PROBLEM REQUIREMENTS:
Set the listing down again exactly, please, apart from its pictures.

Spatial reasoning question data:
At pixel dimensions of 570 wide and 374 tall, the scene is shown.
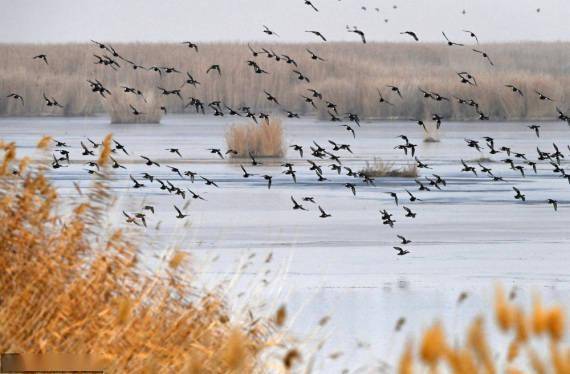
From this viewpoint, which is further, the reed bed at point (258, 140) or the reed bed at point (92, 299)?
the reed bed at point (258, 140)

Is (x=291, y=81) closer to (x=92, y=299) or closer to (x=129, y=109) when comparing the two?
(x=129, y=109)

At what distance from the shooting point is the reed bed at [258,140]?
31.5 metres

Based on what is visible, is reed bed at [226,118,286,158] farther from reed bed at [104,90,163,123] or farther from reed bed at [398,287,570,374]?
reed bed at [398,287,570,374]

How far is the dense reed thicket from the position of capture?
5041 cm

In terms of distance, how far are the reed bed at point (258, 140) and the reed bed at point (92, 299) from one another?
23.8 meters

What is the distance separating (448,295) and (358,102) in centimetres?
3962

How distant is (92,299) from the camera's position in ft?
23.3

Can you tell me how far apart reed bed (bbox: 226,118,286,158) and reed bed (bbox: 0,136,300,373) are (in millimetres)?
23753

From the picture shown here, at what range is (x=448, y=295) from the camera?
38.7 feet

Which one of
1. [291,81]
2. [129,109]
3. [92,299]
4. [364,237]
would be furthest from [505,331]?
[291,81]

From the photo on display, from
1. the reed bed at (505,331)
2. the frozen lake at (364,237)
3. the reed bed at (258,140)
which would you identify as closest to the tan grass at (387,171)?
the frozen lake at (364,237)

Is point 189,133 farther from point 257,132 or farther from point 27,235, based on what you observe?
point 27,235

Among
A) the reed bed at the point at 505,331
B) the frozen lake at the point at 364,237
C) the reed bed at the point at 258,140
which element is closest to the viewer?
the reed bed at the point at 505,331

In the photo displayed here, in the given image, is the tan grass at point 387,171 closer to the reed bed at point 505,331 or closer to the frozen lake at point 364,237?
the frozen lake at point 364,237
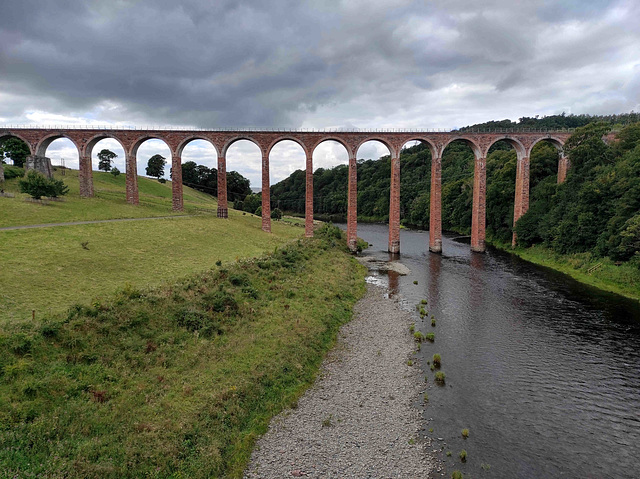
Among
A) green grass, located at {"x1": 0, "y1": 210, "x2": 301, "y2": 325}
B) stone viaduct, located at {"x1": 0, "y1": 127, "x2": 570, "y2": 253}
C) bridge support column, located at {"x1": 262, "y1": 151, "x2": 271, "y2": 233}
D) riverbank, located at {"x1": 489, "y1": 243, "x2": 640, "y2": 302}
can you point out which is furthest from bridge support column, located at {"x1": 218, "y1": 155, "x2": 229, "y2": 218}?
riverbank, located at {"x1": 489, "y1": 243, "x2": 640, "y2": 302}

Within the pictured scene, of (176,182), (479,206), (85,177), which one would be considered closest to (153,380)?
(176,182)

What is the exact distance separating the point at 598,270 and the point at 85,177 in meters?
59.9

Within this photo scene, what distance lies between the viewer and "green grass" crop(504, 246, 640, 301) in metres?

FINAL RESULT:
At pixel dimensions of 570 wide and 374 tall, the scene is shown.
From this viewpoint, which is further, the reed bed at point (258, 140) or the reed bed at point (92, 299)?
the reed bed at point (258, 140)

Is (x=291, y=81) closer to (x=92, y=299) or closer to (x=129, y=109) when comparing the two?
(x=129, y=109)

At what distance from the shooting point is the reed bed at [258,140]?
31.5 metres

Based on what is visible, is reed bed at [226,118,286,158] farther from reed bed at [104,90,163,123] or farther from reed bed at [398,287,570,374]?
reed bed at [398,287,570,374]

How far is the dense reed thicket from the position of capture?
5041 cm

In terms of distance, how far are the reed bed at point (258, 140) and the reed bed at point (92, 299) from one another?
23.8 meters

What is the distance separating (448,295) and (358,102) in centimetres?
3962

How distant is (92,299) from the camera's position in ft?
23.3

Can you tell me how far apart reed bed (bbox: 226,118,286,158) and reed bed (bbox: 0,136,300,373) are (in millimetres)?
23753

From the picture shown here, at what range is (x=448, y=295) from the camera?
38.7 feet

Which one of
1. [291,81]
2. [129,109]
3. [92,299]
4. [364,237]
would be furthest from [505,331]?
[291,81]

From the photo on display, from
1. the reed bed at (505,331)
2. the frozen lake at (364,237)
3. the reed bed at (258,140)
which would you identify as closest to the tan grass at (387,171)?
the frozen lake at (364,237)

Is point 189,133 farther from point 257,132 or farther from point 27,235, based on what you observe?
point 27,235

Among
A) the reed bed at the point at 505,331
B) the frozen lake at the point at 364,237
C) the reed bed at the point at 258,140
which element is closest to the viewer?
the reed bed at the point at 505,331

In the photo displayed here, in the given image, is the tan grass at point 387,171 closer to the reed bed at point 505,331 or closer to the frozen lake at point 364,237?
the frozen lake at point 364,237
Among
A) green grass, located at {"x1": 0, "y1": 210, "x2": 301, "y2": 325}
B) stone viaduct, located at {"x1": 0, "y1": 127, "x2": 570, "y2": 253}
C) bridge support column, located at {"x1": 262, "y1": 151, "x2": 271, "y2": 233}
D) riverbank, located at {"x1": 489, "y1": 243, "x2": 640, "y2": 302}
can you point out which is furthest from bridge support column, located at {"x1": 218, "y1": 155, "x2": 229, "y2": 218}?
riverbank, located at {"x1": 489, "y1": 243, "x2": 640, "y2": 302}

Within the pictured scene, of (176,182), (479,206), (85,177), which one would be considered closest to (153,380)?
(176,182)

What is the exact distance separating the point at 598,270 and the point at 85,177 in meters?
59.9

Within this photo scene, what distance lies between the viewer and "green grass" crop(504, 246, 640, 301) in metres?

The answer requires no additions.